The “Russia question” or “questions” surrounding the Trump Administration continue to grow seemingly exponentially by the day. The same day the sanctions were passed in the House, media reports stated that even third party candidate Jill Stein had been ensnared in the net fishing for Trump-Russia connections. Stein, who made headlines just after the election for her crowd-funded efforts for election recounts in several states, has been included in the Senate Judiciary Committee’s request for Donald Trump Jr.’s communications with a list that includes many other, in regards to the now-infamous meeting he had last year with a Russian lawyer proporting to have “dirt” on Hillary Clinton and offering assistance to the Trump campaign on behalf of the Russian government.
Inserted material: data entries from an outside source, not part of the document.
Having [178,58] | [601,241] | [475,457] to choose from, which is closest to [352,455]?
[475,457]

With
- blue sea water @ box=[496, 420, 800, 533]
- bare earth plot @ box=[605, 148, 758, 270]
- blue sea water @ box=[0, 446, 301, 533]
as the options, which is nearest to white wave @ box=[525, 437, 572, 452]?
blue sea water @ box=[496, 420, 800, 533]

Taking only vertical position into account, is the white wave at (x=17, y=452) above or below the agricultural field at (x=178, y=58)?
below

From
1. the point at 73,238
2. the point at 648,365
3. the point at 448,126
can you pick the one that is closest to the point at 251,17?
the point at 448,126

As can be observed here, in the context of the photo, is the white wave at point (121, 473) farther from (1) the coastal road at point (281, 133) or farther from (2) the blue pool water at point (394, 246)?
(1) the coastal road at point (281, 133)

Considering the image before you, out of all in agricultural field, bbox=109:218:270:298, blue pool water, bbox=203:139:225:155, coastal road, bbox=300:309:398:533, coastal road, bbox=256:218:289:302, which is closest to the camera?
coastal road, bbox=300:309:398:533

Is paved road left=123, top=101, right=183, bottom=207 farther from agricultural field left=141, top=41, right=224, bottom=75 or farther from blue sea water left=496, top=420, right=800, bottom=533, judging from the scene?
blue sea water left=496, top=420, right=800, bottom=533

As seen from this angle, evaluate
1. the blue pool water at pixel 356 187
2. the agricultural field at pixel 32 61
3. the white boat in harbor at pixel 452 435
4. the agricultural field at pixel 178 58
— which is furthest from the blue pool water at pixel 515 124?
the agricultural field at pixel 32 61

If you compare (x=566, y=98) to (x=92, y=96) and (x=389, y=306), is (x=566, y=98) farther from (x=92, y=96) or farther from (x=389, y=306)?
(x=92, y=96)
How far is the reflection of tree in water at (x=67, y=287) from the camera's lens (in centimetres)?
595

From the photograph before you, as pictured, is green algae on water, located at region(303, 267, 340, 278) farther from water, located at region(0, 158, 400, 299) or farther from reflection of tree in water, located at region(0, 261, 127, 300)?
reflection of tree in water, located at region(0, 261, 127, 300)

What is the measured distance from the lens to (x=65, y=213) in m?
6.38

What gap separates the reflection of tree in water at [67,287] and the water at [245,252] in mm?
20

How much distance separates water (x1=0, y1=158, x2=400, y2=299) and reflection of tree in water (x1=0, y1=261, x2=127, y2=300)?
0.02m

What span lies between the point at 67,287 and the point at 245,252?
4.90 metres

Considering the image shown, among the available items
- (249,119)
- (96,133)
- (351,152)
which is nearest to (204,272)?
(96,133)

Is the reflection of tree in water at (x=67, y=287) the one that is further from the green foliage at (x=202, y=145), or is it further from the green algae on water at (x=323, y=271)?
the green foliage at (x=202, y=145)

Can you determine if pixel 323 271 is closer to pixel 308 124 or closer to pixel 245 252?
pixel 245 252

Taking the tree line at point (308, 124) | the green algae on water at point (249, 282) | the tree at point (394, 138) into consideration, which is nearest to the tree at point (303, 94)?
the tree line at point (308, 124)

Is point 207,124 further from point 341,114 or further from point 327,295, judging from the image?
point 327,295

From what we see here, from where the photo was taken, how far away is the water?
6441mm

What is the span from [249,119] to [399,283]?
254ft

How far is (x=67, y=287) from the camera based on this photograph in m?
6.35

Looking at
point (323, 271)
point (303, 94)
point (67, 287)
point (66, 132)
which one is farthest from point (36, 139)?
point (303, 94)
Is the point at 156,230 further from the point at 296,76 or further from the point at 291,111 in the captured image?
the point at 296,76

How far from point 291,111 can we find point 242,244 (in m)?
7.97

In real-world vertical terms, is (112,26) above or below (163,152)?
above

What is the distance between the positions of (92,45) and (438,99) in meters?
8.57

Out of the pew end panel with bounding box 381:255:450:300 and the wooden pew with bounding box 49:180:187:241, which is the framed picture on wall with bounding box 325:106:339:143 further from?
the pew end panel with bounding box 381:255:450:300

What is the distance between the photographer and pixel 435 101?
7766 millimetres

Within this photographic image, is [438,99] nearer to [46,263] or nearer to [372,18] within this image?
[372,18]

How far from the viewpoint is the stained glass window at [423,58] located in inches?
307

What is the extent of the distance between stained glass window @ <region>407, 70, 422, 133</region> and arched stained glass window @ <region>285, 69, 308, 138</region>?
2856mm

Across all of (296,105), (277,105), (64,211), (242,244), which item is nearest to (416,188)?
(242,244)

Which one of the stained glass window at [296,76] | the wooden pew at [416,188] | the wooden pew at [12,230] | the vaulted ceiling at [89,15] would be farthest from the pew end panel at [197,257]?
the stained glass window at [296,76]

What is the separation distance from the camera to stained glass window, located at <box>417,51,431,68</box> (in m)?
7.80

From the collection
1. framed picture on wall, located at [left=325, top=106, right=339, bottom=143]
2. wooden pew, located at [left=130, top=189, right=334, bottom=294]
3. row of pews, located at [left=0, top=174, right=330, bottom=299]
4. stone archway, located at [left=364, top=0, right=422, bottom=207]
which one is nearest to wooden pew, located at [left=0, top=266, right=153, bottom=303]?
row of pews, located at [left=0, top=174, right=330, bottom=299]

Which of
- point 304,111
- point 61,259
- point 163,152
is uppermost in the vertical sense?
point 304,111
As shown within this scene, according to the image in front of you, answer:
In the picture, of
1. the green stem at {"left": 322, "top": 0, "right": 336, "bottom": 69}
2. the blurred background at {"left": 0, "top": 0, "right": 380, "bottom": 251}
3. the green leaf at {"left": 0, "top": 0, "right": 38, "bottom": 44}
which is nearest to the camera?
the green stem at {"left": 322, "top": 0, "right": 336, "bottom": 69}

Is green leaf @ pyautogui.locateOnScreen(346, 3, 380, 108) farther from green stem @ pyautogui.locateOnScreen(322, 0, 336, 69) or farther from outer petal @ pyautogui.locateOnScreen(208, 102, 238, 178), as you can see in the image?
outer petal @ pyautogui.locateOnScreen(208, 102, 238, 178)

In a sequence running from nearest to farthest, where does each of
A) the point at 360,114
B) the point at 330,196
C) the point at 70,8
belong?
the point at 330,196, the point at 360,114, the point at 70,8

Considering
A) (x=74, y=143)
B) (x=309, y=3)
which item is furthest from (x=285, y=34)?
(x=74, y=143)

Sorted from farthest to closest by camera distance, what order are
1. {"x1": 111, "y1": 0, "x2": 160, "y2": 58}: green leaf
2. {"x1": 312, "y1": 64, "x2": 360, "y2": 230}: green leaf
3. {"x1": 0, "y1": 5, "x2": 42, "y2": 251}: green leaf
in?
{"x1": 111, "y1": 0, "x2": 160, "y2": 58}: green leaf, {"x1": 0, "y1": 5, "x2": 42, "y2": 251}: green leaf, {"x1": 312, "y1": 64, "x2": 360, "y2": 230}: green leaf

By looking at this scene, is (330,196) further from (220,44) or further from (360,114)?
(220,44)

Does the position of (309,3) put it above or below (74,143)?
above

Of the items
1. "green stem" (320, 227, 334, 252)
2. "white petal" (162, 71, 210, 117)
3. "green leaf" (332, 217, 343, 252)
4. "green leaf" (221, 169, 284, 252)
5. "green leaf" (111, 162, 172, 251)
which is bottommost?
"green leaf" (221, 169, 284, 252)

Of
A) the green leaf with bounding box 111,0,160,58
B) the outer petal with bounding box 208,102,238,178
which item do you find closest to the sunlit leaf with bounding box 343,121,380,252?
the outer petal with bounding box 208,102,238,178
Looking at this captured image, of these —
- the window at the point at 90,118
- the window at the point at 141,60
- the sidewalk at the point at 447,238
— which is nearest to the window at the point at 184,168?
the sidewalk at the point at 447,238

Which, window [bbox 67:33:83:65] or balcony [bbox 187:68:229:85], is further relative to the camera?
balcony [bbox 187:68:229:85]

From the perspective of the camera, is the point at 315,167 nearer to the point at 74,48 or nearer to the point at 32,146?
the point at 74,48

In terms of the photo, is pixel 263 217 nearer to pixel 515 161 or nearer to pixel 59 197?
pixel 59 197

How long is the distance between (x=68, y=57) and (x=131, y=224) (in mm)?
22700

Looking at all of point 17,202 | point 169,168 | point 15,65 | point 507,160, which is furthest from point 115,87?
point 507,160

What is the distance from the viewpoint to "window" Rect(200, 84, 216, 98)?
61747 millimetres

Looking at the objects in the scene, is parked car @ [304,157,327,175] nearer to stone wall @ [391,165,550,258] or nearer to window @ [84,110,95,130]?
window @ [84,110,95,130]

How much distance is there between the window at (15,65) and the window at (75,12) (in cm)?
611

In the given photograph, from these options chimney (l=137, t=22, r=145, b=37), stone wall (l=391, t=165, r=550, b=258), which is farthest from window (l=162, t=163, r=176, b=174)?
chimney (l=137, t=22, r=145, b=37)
Stein called the idea that she would have communicated with Trump Jr. “laughable” on Twitte.r
There is a growing list of people in Trump’s circle who are under official scrutiny in regards to the Russian meddling, which is more than enough reason for Congress to want to limit Trump’s ability to be lenient with the Russian Government. Trump Jr.’s meeting with the Russian lawyer and others was originally reported as a meeting about “adoptions,” with that term being played off as innocuous by Trump’s defenders. “Adoptions” in the Russian playbook, however, are inseparable from sanctions, as Putin discontinued Russian adoptions by foreigners in response to the sanctions originally levied against them for their election interference last year. Negotiating adoptions, which both Trump Jr. and Trump Sr. have admitted they discussed with Russian representatives (Trump Sr. with Putin himself at the G20 Summit in Germany last month) would mean intrinsically negotiating sanctions.
No matter who in Congress continues to defend or excuse Donald Trump’s actions as president, or shrug off the cries of collusion, conspiracy and treason, it is clear that the overwhelming majority of congress-members, on both sides of the aisle, do not want Trump to have the power to go easy on the Russians. The Trump Administration’s protests of the sanctions bill doesn’t look good for them and Trump will have to be careful how he navigates the bill going forward. He has some immunity when it comes to Republicans wanting to pass their legislation and support their base (which still strongly supports Trump) but, clearly, that “immunity” only goes so far.